[pcre-dev] [Bug 1616] Line begin anchor fits not at end of t…

Top Page
Delete this message
Author: Philip Hazel
Date:  
To: pcre-dev
Subject: [pcre-dev] [Bug 1616] Line begin anchor fits not at end of text, if the last character is a new line character
------- You are receiving this mail because: -------
You are on the CC list for the bug.

http://bugs.exim.org/show_bug.cgi?id=1616




--- Comment #3 from Philip Hazel <ph10@???> 2015-04-17 11:10:36 ---
On Fri, 17 Apr 2015, David Gausmann wrote:

> But it is hard to find and the behaviour is not intuitive, but if this is the
> behaviour of PERL then PCRE should behave like that.

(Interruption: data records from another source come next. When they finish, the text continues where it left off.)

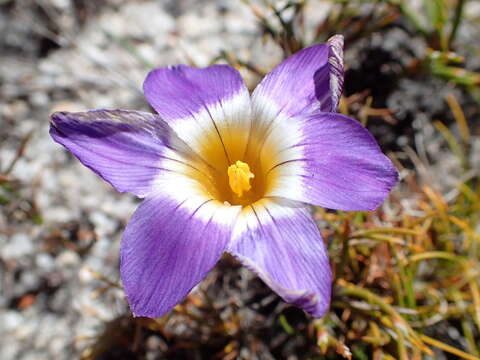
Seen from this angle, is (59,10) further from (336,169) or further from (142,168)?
(336,169)


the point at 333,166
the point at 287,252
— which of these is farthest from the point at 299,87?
the point at 287,252

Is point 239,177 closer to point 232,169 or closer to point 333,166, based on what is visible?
point 232,169

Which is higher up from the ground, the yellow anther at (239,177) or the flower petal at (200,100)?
the flower petal at (200,100)

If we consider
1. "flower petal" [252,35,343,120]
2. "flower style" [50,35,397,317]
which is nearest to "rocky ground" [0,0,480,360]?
"flower style" [50,35,397,317]

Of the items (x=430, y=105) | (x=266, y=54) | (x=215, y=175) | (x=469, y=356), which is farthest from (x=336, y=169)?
(x=266, y=54)

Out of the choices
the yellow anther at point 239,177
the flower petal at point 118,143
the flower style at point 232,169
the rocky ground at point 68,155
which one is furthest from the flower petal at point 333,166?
the rocky ground at point 68,155

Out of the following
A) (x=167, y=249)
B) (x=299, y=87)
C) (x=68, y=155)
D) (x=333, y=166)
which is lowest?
(x=68, y=155)

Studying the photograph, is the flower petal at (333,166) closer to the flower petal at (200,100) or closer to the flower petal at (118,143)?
the flower petal at (200,100)
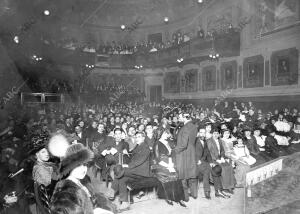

One person's intuition is another's nonsense. :-) I don't *know* why
Perl behaves as it does, but I can see the logic -- in multiline mode,
it treats the input as a sequence of terminated lines, so, for example,
"A\nB\nC\n" is three lines. ^ matches at the start of a line; hence
(only) three matches.

The other engines take the more character-based view: ^ matches at the
start or after a line terminator; hence four matches.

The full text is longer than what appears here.